• _TRY IT_: Reproduce the records that follow exactly as they are written.

[Stored items]
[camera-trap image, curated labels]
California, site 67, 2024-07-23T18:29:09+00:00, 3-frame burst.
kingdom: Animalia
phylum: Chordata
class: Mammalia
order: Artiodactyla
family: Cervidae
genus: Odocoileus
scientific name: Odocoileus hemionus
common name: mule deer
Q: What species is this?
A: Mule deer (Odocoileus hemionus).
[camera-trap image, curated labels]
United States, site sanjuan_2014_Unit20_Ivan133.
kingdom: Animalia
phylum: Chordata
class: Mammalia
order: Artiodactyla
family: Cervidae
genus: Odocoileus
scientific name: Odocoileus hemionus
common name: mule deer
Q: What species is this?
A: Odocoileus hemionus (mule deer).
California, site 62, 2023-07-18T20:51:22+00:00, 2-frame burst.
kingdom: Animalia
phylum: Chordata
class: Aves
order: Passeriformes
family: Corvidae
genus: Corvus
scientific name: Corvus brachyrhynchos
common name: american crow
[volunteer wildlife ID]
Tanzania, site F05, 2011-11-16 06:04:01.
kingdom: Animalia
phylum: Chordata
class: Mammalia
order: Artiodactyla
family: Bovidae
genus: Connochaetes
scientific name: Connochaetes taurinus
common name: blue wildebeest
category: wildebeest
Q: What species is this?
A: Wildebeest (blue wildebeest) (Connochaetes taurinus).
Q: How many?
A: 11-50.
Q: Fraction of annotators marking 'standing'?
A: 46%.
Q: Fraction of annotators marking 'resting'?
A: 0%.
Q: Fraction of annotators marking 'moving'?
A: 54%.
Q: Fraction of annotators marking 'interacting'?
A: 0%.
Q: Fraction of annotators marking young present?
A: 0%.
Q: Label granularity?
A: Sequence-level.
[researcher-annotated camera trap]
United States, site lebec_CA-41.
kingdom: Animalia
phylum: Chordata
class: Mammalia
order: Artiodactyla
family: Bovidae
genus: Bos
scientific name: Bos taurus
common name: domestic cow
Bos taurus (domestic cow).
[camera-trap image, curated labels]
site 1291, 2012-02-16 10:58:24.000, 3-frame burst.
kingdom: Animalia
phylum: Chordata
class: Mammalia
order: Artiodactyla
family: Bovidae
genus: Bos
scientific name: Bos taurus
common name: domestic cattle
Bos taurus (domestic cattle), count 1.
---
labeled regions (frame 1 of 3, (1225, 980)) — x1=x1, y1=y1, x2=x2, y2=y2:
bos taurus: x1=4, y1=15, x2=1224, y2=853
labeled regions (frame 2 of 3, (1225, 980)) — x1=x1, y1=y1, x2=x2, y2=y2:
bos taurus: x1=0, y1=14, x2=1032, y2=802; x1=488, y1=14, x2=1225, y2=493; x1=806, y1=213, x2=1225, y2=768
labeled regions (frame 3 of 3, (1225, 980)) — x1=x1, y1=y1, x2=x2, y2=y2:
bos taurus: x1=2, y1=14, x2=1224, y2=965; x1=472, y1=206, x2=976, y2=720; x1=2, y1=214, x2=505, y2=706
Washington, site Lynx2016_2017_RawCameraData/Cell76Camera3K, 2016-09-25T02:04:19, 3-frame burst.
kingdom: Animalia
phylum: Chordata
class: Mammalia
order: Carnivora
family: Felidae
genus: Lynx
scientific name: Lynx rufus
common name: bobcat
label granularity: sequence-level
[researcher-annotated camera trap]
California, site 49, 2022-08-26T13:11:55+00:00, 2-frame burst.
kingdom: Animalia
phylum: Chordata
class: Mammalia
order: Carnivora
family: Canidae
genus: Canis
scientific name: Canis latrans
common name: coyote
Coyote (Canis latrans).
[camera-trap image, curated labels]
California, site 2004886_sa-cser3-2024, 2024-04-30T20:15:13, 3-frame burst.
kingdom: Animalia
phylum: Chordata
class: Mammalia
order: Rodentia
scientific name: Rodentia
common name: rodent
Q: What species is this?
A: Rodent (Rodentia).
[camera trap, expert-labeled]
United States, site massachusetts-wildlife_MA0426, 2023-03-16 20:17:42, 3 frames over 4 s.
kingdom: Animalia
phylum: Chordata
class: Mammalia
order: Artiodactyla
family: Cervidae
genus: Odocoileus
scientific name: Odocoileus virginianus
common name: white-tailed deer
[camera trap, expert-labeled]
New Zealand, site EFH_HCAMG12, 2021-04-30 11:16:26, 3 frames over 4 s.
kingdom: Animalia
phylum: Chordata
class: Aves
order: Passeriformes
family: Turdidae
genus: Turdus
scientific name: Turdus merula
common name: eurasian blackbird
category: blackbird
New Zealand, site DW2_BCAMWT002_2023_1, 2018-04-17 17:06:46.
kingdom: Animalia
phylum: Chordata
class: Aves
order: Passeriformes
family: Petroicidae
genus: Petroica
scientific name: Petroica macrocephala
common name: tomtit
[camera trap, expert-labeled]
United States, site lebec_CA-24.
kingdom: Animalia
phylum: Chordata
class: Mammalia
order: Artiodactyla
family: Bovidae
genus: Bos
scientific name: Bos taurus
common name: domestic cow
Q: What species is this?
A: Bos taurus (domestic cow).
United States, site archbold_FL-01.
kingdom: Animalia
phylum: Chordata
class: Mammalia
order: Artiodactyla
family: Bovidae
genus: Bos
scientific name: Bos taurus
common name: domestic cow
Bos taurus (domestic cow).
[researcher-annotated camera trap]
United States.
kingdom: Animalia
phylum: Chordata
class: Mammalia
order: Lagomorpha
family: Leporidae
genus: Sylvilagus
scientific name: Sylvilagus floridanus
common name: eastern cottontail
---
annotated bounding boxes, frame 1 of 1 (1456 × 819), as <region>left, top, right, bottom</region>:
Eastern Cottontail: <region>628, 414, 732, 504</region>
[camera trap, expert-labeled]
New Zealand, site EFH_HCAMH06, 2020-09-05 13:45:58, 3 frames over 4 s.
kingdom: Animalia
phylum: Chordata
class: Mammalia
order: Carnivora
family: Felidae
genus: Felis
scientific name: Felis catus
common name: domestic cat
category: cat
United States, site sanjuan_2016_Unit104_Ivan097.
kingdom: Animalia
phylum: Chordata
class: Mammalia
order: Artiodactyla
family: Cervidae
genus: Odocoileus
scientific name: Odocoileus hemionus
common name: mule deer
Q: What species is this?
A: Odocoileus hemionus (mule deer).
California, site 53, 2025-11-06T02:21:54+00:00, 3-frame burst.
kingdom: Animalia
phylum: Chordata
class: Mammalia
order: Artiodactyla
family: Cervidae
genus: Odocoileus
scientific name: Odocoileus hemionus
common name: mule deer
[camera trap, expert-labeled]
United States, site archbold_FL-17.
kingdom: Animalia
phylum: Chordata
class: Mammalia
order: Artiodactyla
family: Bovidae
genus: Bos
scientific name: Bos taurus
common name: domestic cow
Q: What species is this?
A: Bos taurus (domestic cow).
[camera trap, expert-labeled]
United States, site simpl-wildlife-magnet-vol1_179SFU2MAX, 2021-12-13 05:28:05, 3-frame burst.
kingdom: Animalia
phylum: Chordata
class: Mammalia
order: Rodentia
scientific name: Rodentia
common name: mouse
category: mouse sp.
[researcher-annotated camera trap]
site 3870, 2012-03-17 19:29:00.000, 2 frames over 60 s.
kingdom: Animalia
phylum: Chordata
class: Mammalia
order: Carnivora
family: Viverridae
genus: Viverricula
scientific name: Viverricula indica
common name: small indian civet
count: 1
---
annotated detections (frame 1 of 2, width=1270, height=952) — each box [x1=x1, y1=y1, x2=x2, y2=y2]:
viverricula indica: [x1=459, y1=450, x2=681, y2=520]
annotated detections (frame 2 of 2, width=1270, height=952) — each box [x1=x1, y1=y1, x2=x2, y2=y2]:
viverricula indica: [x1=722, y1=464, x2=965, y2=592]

• _SOLUTION TO THIS PROBLEM_:
[camera-trap image, curated labels]
California, site 67, 2024-07-23T18:29:09+00:00, 3-frame burst.
kingdom: Animalia
phylum: Chordata
class: Mammalia
order: Artiodactyla
family: Cervidae
genus: Odocoileus
scientific name: Odocoileus hemionus
common name: mule deer
Q: What species is this?
A: Mule deer (Odocoileus hemionus).
[camera-trap image, curated labels]
United States, site sanjuan_2014_Unit20_Ivan133.
kingdom: Animalia
phylum: Chordata
class: Mammalia
order: Artiodactyla
family: Cervidae
genus: Odocoileus
scientific name: Odocoileus hemionus
common name: mule deer
Q: What species is this?
A: Odocoileus hemionus (mule deer).
California, site 62, 2023-07-18T20:51:22+00:00, 2-frame burst.
kingdom: Animalia
phylum: Chordata
class: Aves
order: Passeriformes
family: Corvidae
genus: Corvus
scientific name: Corvus brachyrhynchos
common name: american crow
[volunteer wildlife ID]
Tanzania, site F05, 2011-11-16 06:04:01.
kingdom: Animalia
phylum: Chordata
class: Mammalia
order: Artiodactyla
family: Bovidae
genus: Connochaetes
scientific name: Connochaetes taurinus
common name: blue wildebeest
category: wildebeest
Q: What species is this?
A: Wildebeest (blue wildebeest) (Connochaetes taurinus).
Q: How many?
A: 11-50.
Q: Fraction of annotators marking 'standing'?
A: 46%.
Q: Fraction of annotators marking 'resting'?
A: 0%.
Q: Fraction of annotators marking 'moving'?
A: 54%.
Q: Fraction of annotators marking 'interacting'?
A: 0%.
Q: Fraction of annotators marking young present?
A: 0%.
Q: Label granularity?
A: Sequence-level.
[researcher-annotated camera trap]
United States, site lebec_CA-41.
kingdom: Animalia
phylum: Chordata
class: Mammalia
order: Artiodactyla
family: Bovidae
genus: Bos
scientific name: Bos taurus
common name: domestic cow
Bos taurus (domestic cow).
[camera-trap image, curated labels]
site 1291, 2012-02-16 10:58:24.000, 3-frame burst.
kingdom: Animalia
phylum: Chordata
class: Mammalia
order: Artiodactyla
family: Bovidae
genus: Bos
scientific name: Bos taurus
common name: domestic cattle
Bos taurus (domestic cattle), count 1.
---
labeled regions (frame 1 of 3, (1225, 980)) — x1=x1, y1=y1, x2=x2, y2=y2:
bos taurus: x1=4, y1=15, x2=1224, y2=853
labeled regions (frame 2 of 3, (1225, 980)) — x1=x1, y1=y1, x2=x2, y2=y2:
bos taurus: x1=0, y1=14, x2=1032, y2=802; x1=488, y1=14, x2=1225, y2=493; x1=806, y1=213, x2=1225, y2=768
labeled regions (frame 3 of 3, (1225, 980)) — x1=x1, y1=y1, x2=x2, y2=y2:
bos taurus: x1=2, y1=14, x2=1224, y2=965; x1=472, y1=206, x2=976, y2=720; x1=2, y1=214, x2=505, y2=706
Washington, site Lynx2016_2017_RawCameraData/Cell76Camera3K, 2016-09-25T02:04:19, 3-frame burst.
kingdom: Animalia
phylum: Chordata
class: Mammalia
order: Carnivora
family: Felidae
genus: Lynx
scientific name: Lynx rufus
common name: bobcat
label granularity: sequence-level
[researcher-annotated camera trap]
California, site 49, 2022-08-26T13:11:55+00:00, 2-frame burst.
kingdom: Animalia
phylum: Chordata
class: Mammalia
order: Carnivora
family: Canidae
genus: Canis
scientific name: Canis latrans
common name: coyote
Coyote (Canis latrans).
[camera-trap image, curated labels]
California, site 2004886_sa-cser3-2024, 2024-04-30T20:15:13, 3-frame burst.
kingdom: Animalia
phylum: Chordata
class: Mammalia
order: Rodentia
scientific name: Rodentia
common name: rodent
Q: What species is this?
A: Rodent (Rodentia).
[camera trap, expert-labeled]
United States, site massachusetts-wildlife_MA0426, 2023-03-16 20:17:42, 3 frames over 4 s.
kingdom: Animalia
phylum: Chordata
class: Mammalia
order: Artiodactyla
family: Cervidae
genus: Odocoileus
scientific name: Odocoileus virginianus
common name: white-tailed deer
[camera trap, expert-labeled]
New Zealand, site EFH_HCAMG12, 2021-04-30 11:16:26, 3 frames over 4 s.
kingdom: Animalia
phylum: Chordata
class: Aves
order: Passeriformes
family: Turdidae
genus: Turdus
scientific name: Turdus merula
common name: eurasian blackbird
category: blackbird
New Zealand, site DW2_BCAMWT002_2023_1, 2018-04-17 17:06:46.
kingdom: Animalia
phylum: Chordata
class: Aves
order: Passeriformes
family: Petroicidae
genus: Petroica
scientific name: Petroica macrocephala
common name: tomtit
[camera trap, expert-labeled]
United States, site lebec_CA-24.
kingdom: Animalia
phylum: Chordata
class: Mammalia
order: Artiodactyla
family: Bovidae
genus: Bos
scientific name: Bos taurus
common name: domestic cow
Q: What species is this?
A: Bos taurus (domestic cow).
United States, site archbold_FL-01.
kingdom: Animalia
phylum: Chordata
class: Mammalia
order: Artiodactyla
family: Bovidae
genus: Bos
scientific name: Bos taurus
common name: domestic cow
Bos taurus (domestic cow).
[researcher-annotated camera trap]
United States.
kingdom: Animalia
phylum: Chordata
class: Mammalia
order: Lagomorpha
family: Leporidae
genus: Sylvilagus
scientific name: Sylvilagus floridanus
common name: eastern cottontail
---
annotated bounding boxes, frame 1 of 1 (1456 × 819), as <region>left, top, right, bottom</region>:
Eastern Cottontail: <region>628, 414, 732, 504</region>
[camera trap, expert-labeled]
New Zealand, site EFH_HCAMH06, 2020-09-05 13:45:58, 3 frames over 4 s.
kingdom: Animalia
phylum: Chordata
class: Mammalia
order: Carnivora
family: Felidae
genus: Felis
scientific name: Felis catus
common name: domestic cat
category: cat
United States, site sanjuan_2016_Unit104_Ivan097.
kingdom: Animalia
phylum: Chordata
class: Mammalia
order: Artiodactyla
family: Cervidae
genus: Odocoileus
scientific name: Odocoileus hemionus
common name: mule deer
Q: What species is this?
A: Odocoileus hemionus (mule deer).
California, site 53, 2025-11-06T02:21:54+00:00, 3-frame burst.
kingdom: Animalia
phylum: Chordata
class: Mammalia
order: Artiodactyla
family: Cervidae
genus: Odocoileus
scientific name: Odocoileus hemionus
common name: mule deer
[camera trap, expert-labeled]
United States, site archbold_FL-17.
kingdom: Animalia
phylum: Chordata
class: Mammalia
order: Artiodactyla
family: Bovidae
genus: Bos
scientific name: Bos taurus
common name: domestic cow
Q: What species is this?
A: Bos taurus (domestic cow).
[camera trap, expert-labeled]
United States, site simpl-wildlife-magnet-vol1_179SFU2MAX, 2021-12-13 05:28:05, 3-frame burst.
kingdom: Animalia
phylum: Chordata
class: Mammalia
order: Rodentia
scientific name: Rodentia
common name: mouse
category: mouse sp.
[researcher-annotated camera trap]
site 3870, 2012-03-17 19:29:00.000, 2 frames over 60 s.
kingdom: Animalia
phylum: Chordata
class: Mammalia
order: Carnivora
family: Viverridae
genus: Viverricula
scientific name: Viverricula indica
common name: small indian civet
count: 1
---
annotated detections (frame 1 of 2, width=1270, height=952) — each box [x1=x1, y1=y1, x2=x2, y2=y2]:
viverricula indica: [x1=459, y1=450, x2=681, y2=520]
annotated detections (frame 2 of 2, width=1270, height=952) — each box [x1=x1, y1=y1, x2=x2, y2=y2]:
viverricula indica: [x1=722, y1=464, x2=965, y2=592]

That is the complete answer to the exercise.